Sarah Polley has two babies.
One is the tiny, gurgling human one the Canadian actress-writer-director gave birth to almost a year ago, who she only takes quick breaks from. The other one is her debut documentary Stories We Tell, which she directed about a soul-baring family secret: that she’s the result of an affair her mother, actress Diane Polley, who passed away when she was 11, had during her marriage.
The emotional movie, filled with interviews with family members and bright, charming archival footage of her lookalike mom, premiered to brilliant reviews at film festivals last year in Venice, Telluride, and Toronto, and makes its debut at this year’s Sundance Film Festival, which runs Jan. 17-27. It hits theaters this coming May, distributed by Roadside Attractions, already gaining Oscar buzz for 2014.
Polley herself has already proven to be a talented and nuanced writer-director with feature films Take This Waltz and Away From Her, an adaption of an Alice Munro story starring Julie Christie, which snagged Polley a screenwriting Oscar nod in 2008. Ahead of Sundance, during a break from writing and being with her baby daughter, Polley chatted with EW about the movie’s impact and it being, according to her, “the most important film personally I’ll ever make.”
ENTERTAINMENT WEEKLY: Stories We Tell is now coming to Sundance, and it’s really had an amazing ride so far at other festivals. It must hit audiences very very hard, with people coming to you with their own stories?
It premiered at Venice, then Telluride, then Toronto. That’s been the big joy of rolling out the film, the snowballing of stories. I think when people see the film they’re thinking more about their own families than about mine. It’s been great hearing people talk about their families. It can be incredibly useful to know where our parents come from.
How was it directing this particular film, given how totally personal, emotional the subject? Were you completely overwhelmed?
It was overwhelming for a long time. By the time I started making the film, it wasn’t anymore. I was aware I didn’t want the process of the film to be therapy. I don’t really want to work this out in front of a lot of people. As much as it had a lot of gravity for me, the story had been told quite well before. In my family, when we would talk about what happened, they would gloss over certain events. They were different from the details I had. I realized we all have different stories and mythologies, whether it small, today, or 30 years ago, or big seismic shifts. They make us crazy because we’re so tied to our version being the truth. It was fascinating to see my own version of the truth distorted as well. We’re all right and we’re all wrong.
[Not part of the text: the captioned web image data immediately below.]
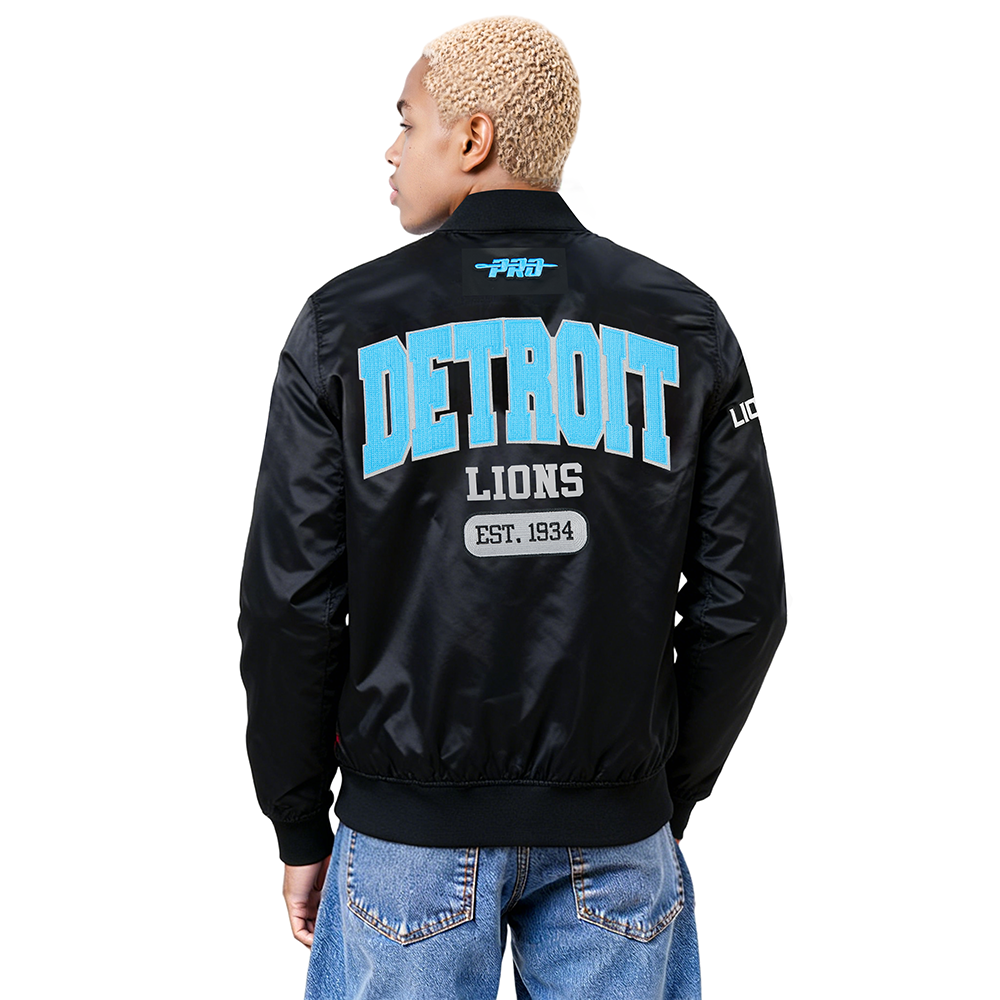 NFL DETROIT LIONS CITY ARCH MEN'S SATIN JACKET (BLACK)
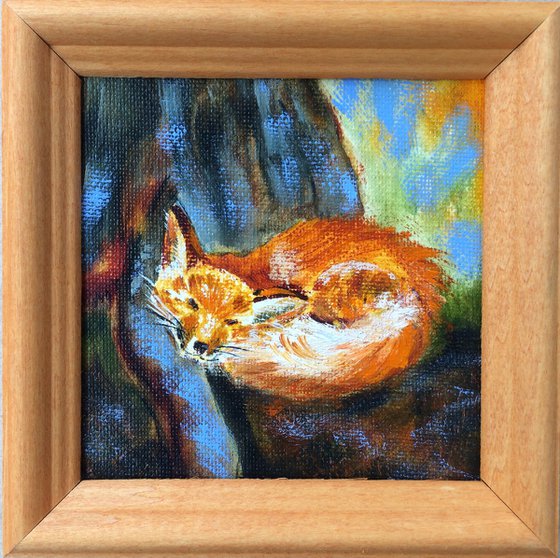 Sleeping fox oil painting - Animal original small canvas - Tiny framed artwork (2021)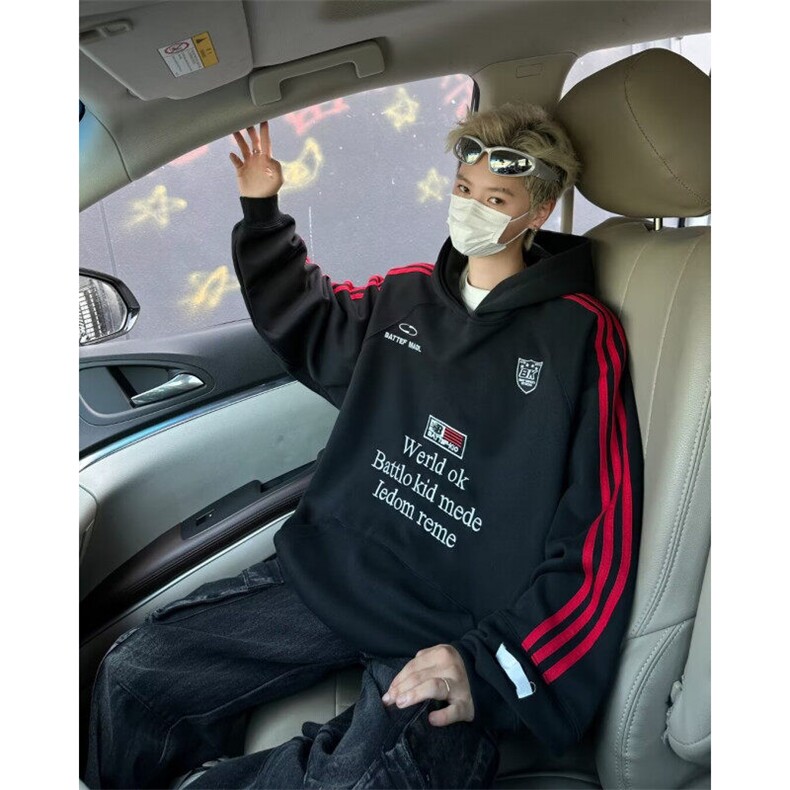 DY8053-P55秋冬季连帽宽松卫衣男女同款美式复古情侣帽衫卫衣潮图片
You include such entertaining archival footage of your mom in the film. Do you feel you know her better, though you didn’t know her as an adult, doing Stories We Tell, trying to understand her story and your own? There’s the fact that you can never ask her what happened.
It’s funny. Having talked in a concentrated way to everyone that was close to her, I feel I can now intuite what her answers would be even though she died when I was 11. I think it was always there in me. I think knowing that outside information made me trust something that’s deep in me, and already knew her. I think you do know your parents when they die, whether you’re 6 or 7 years old, whether you trust it. I wonder when people know their parents longer, if it doesn’t muddle your instincts.
How has being a new mom yourself affected your concept of motherhood, set against you doing this movie about your own mom?
The first year having a baby is such a daze. My daughter is not a year old, and I see she knows me better than anyone has ever known me. I think it’s strange how much I’ve exposed my mom in a way, and I feel uncomfortable with that. But the crazy joyful dynamic mess she was is celebrated in the film. It shows all of her, including her secrets. I’ll always want to know what she would think of the film.
How do you view Stories We Tell compared to the other movies you’ve directed or will direct in the future?
With Stories We Tell, I think it’s the film that’s been behind the other two films I’ve made. I think it’s the most important film personally I’ll ever make.
Tell me about your next directing project, and what else is on your plate.
I have the rights to Alias Grace, by Margaret Atwood, which I’m adapting right now. I’m taking the year off to spend with my baby, and I write during her naps. It’s a period piece about a 16-year-old woman in the 1800s who was the most famous murderess at that time.